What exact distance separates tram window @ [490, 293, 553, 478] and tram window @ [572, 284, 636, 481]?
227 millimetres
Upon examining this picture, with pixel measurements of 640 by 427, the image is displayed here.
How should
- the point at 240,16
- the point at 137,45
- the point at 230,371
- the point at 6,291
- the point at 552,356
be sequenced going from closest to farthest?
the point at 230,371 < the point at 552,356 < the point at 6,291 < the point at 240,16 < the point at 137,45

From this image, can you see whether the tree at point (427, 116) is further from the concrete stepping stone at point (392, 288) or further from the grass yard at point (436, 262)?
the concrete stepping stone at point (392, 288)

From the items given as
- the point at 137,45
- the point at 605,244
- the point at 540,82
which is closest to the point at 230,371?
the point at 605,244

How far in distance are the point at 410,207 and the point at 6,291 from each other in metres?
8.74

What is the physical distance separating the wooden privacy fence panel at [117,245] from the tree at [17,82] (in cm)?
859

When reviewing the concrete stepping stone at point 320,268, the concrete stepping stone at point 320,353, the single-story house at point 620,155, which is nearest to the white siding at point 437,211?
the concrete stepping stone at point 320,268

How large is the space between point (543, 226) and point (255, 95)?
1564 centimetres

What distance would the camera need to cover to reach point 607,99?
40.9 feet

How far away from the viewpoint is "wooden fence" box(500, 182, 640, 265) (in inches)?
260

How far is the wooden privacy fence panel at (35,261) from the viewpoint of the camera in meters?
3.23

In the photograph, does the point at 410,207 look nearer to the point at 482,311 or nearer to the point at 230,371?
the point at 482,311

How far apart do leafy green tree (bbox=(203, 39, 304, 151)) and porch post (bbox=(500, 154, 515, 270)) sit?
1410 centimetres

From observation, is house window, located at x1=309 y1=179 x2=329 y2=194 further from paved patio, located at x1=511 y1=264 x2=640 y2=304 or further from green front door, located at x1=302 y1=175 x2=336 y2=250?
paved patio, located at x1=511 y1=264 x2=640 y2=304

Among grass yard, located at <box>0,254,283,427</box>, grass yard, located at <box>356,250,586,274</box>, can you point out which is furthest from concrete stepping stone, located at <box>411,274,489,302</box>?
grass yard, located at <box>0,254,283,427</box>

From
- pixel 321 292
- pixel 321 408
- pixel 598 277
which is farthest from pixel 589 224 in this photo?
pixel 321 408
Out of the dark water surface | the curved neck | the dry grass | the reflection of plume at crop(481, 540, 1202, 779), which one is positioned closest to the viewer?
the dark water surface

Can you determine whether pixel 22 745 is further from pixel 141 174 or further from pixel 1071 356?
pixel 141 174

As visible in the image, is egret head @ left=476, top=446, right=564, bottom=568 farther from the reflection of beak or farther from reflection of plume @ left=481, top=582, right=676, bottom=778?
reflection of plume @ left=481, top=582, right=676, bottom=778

□ □ □ □

_Set task_: Copy the items from the very beginning through the line containing "1410 centimetres", swapping "viewpoint" for "vantage point" and changing nothing else.

_Complete response_:
What exact distance separates tram window @ [490, 293, 553, 478] and tram window @ [572, 284, 636, 481]?
227 millimetres
Upon examining this picture, with pixel measurements of 640 by 427, the image is displayed here.
How should
- the point at 240,16
- the point at 137,45
- the point at 230,371
- the point at 6,291
- the point at 552,356
be sequenced going from closest to farthest?
the point at 230,371 < the point at 552,356 < the point at 6,291 < the point at 240,16 < the point at 137,45

From this image, can you see whether the tree at point (427, 116) is further from the concrete stepping stone at point (392, 288) or further from the grass yard at point (436, 262)?
the concrete stepping stone at point (392, 288)

From the items given as
- the point at 137,45
- the point at 605,244
- the point at 540,82
which is closest to the point at 230,371?
the point at 605,244

How far in distance are the point at 410,207 and the point at 6,291 from each other in metres?
8.74

What is the physical distance separating the wooden privacy fence panel at [117,245] from the tree at [17,82] (in cm)?
859

When reviewing the concrete stepping stone at point 320,268, the concrete stepping stone at point 320,353, the single-story house at point 620,155, which is nearest to the white siding at point 437,211?
the concrete stepping stone at point 320,268

How large is the space between point (543, 226) and point (255, 95)?
1564 centimetres

What distance would the camera need to cover to reach point 607,99?
40.9 feet

How far away from the vantage point is "wooden fence" box(500, 182, 640, 265) (in inches)?
260

How far is the wooden privacy fence panel at (35,261) from the vantage point of the camera in meters?
3.23

In the photograph, does the point at 410,207 look nearer to the point at 482,311 or nearer to the point at 230,371?
the point at 482,311

How far apart do leafy green tree (bbox=(203, 39, 304, 151)) and porch post (bbox=(500, 154, 515, 270)) sit?
1410 centimetres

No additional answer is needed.